Bill turned off the ignition, dragged his hand brake on, got out, and approached Miss Harkness, who told him with oaths to keep off. Without a pause in her stream of abuse she encouraged her mount to clamber to its feet, checked its impulse to bolt, and began gently to examine it, her great horny hand passing with infinite delicacy down its trembling legs and heaving barrel. It was, Ricky saw, a wall-eyed horse.
“Keep the hell out of it,” she said softly. “You’ll hear about this.”
She led the horse along the far side of the road and past the truck. It snorted and plunged but she calmed it. When they had gone some distance, she mounted. The sound of its hooves, walking, diminished. Bill began to swear again.
Ricky slid out of the truck on the passenger’s side. The paint box had burst open and its contents were scattered about the grass. The catches on the suitcase had been sprung and the lid had flown back. Ricky saw that it was full of unopened cartons of Jerome et Cie’s paints. Syd Jones squatted on the verge, collecting tubes and fitting them back into their compartments.
Ricky stooped to help him.
“Cut that out!” he snarled.
“Very well, you dear little man,” Ricky said, with a strong inclination to throw one at his head. He took a step backwards, felt something give under his heel and looked down. He had trodden on a tube of vermillion and burst the end open. Paint had spurted over his shoe.
“Oh damn, I’m sorry,” he said. “I’m most awfully sorry.”
He reached for the depleted tube. It was snatched from under his hand. Syd, on his knees, the tube in his grasp and his fingers reddened, mouthed at him. What he said was short and unprintable.
“Look,” Ricky said. “I’ve said I’m sorry. I’ll pay for the paint and if you feel like a fight you’ve only to say so and we’ll shape up and make fools of ourselves here and now. How about it?”
Syd was crouched over his task. He mumbled something that might have been “Forget it.” Ricky, feeling silly, walked round to the other side of the truck. It was being inspected by Bill Prentice with much the same intensity that Miss Harkness had displayed when she examined her horse. The smell of petrol now mingled with the smell of fish.
“She’s OK,” Bill said at last and climbed into the driver’s seat. “Silly bitch,” he added, referring to Miss Harkness, and started up the engine.
Syd loomed up on the far side with his suitcase, around which he had buckled his belt. His jeans drooped from his hip bones as if from a coat hanger.
“Hang on a sec,” Bill shouted.
He engaged his gear and the truck lurched back on the road. Syd waited. Ricky walked around to the passenger’s side. To his astonishment, Syd observed on what sounded like a placatory note: “Bike’s OK, then?”

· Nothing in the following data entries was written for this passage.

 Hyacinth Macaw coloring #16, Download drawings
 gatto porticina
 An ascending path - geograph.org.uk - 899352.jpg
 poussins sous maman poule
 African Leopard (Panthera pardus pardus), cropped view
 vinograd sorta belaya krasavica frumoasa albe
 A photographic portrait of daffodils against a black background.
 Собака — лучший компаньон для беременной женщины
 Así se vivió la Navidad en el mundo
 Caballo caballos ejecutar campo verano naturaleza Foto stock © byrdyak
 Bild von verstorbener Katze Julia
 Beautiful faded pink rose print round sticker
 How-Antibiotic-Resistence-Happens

They climbed on board and the journey continued. Bill’s strictures upon Miss Harkness were severe and modified only, Ricky felt, out of consideration for Syd’s supposed feelings. The burden of his plaint was that horse traffic should be forbidden on the roads.
“What was she on about?” he complained. “The horse was OK.”

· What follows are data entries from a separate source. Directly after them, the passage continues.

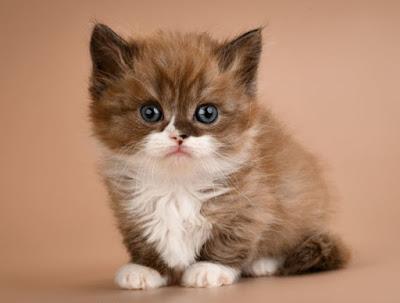 Perawatan Ras Kucing Munchkin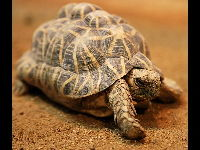 Indian Star Tortoise image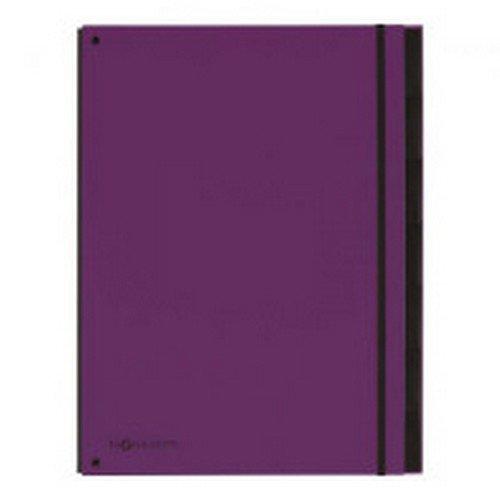 Pagna Master Organiser A4 Purple 7 part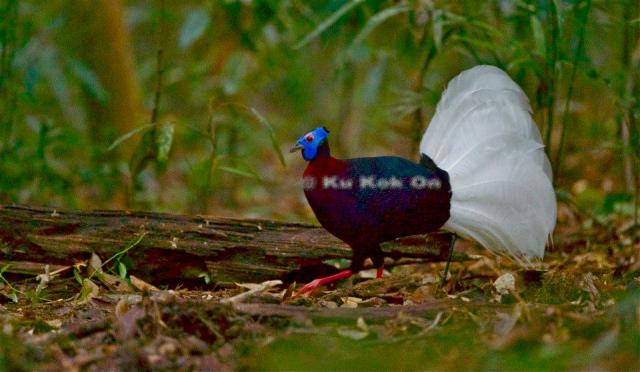 image 7108 of Bulwer's Pheasant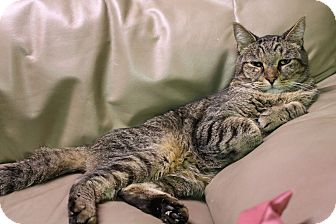 Domestic Shorthair Cat for adoption in THORNHILL, Ontario - Bentley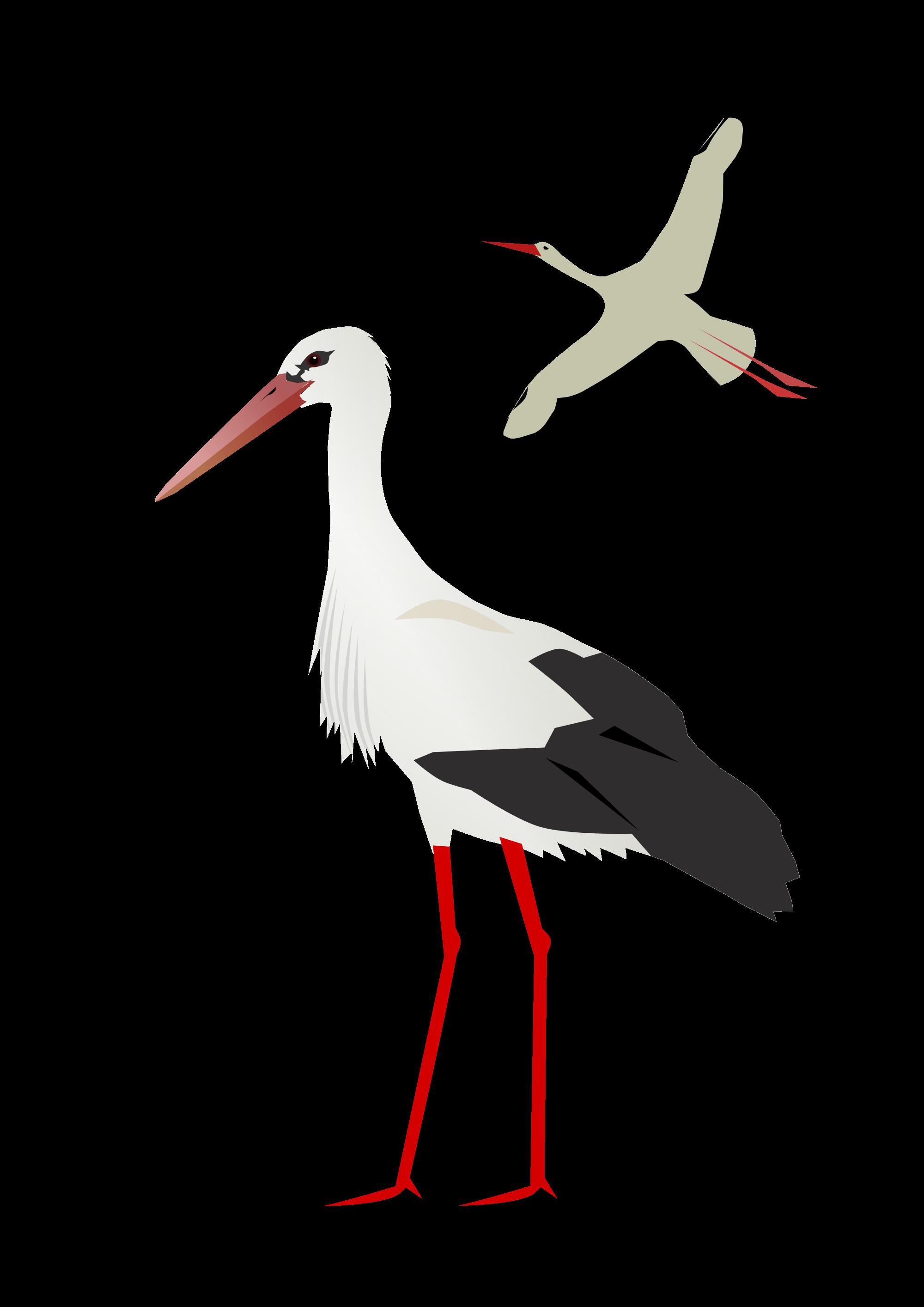 Stork PNG images free download.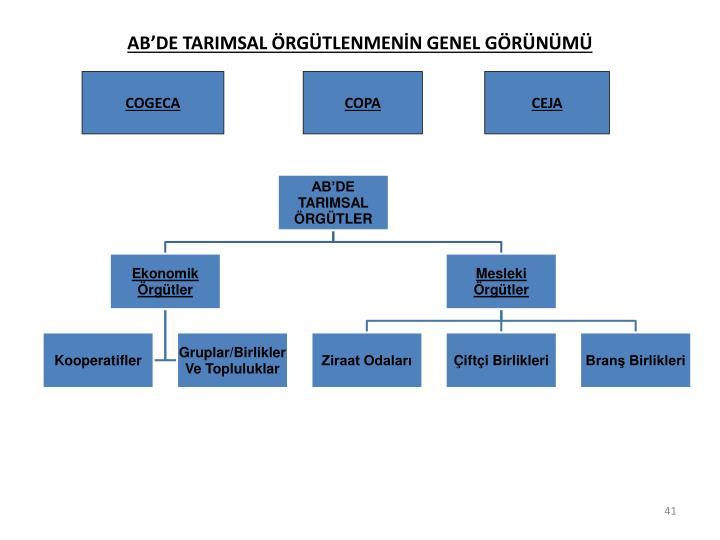 ABDE TARIMSAL RGTLENMENN GENEL GRNM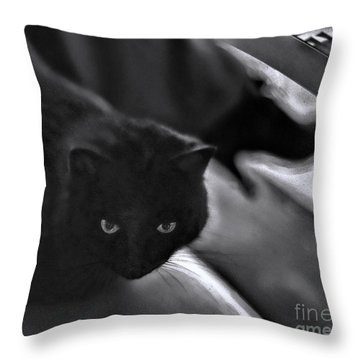 The Cat In The Cafe II Throw Pillow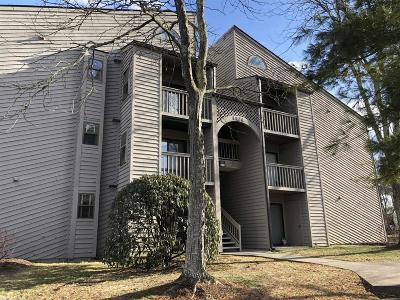 Blacksburg Condo/Townhouse For Sale: 1404 University City Boulevard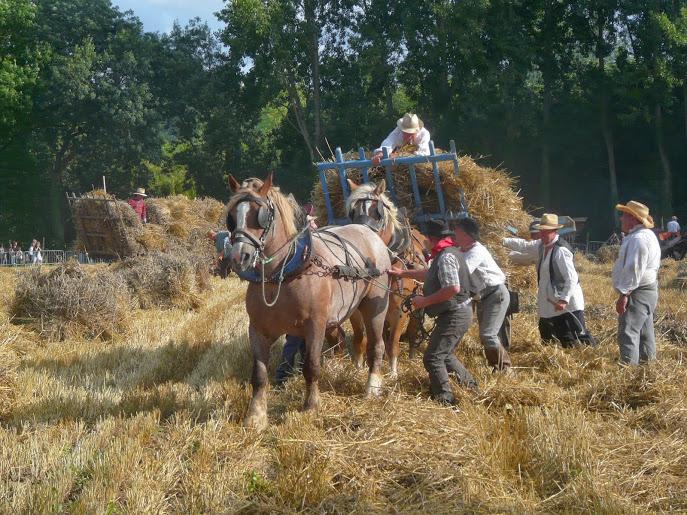 Fête du blé à Pleudihen (22) P1290421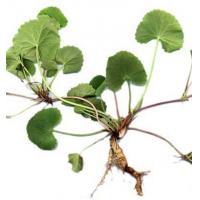 Buy cheap Standard Extracts Gotu Kola Extract product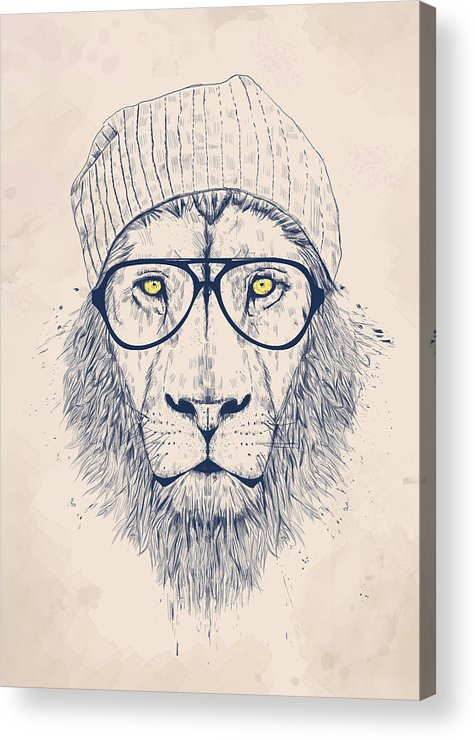 Lion Acrylic Print featuring the digital art Cool lion by Balazs Solti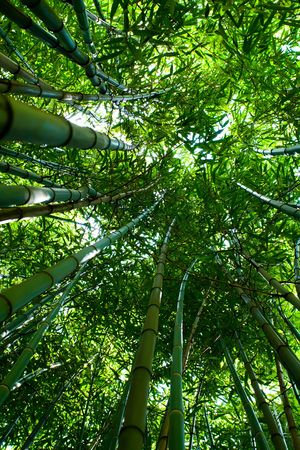 Bamboo grove, shot from bottom with wide lens for perspective effect Stock Photo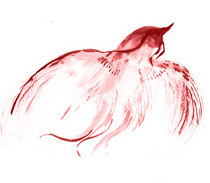 - Red Bird South, summer, fire, knowlege.  Only appears in times of good fortune.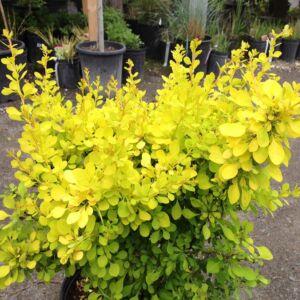 Berberis thunbergii 'Aurea Nana' – Sárga levelű törpe japán borbolya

“It was Mungo,” Syd offered. “She’s crazy about it. Savage brute of a thing.”
“That so?”
“Bit me. Kicked the old man. He wants to have it destroyed.”
“Is it all right with her?” asked Ricky.
“So she reckons. It’s an outlaw with everyone else.”
They arrived at the only petrol station between the cove and Montjoy. Bill pulled into it for fuel and oil and held the attendant rapt with an exhaustive coverage of the incident.
Syd complained in his dull voice: “I’ve got a bloody boat to catch, haven’t I?”
Ricky who was determined not to make advances looked at his watch and said that there was time in hand.
After an uncomfortable silence Syd said, “I’m funny about my painting gear. You know? I can’t do with anyone else handling it. You know? If anyone else scrounges my paint, you know, borrows some, I can’t use that tube again. It’s kind of contaminated. Get what I mean?”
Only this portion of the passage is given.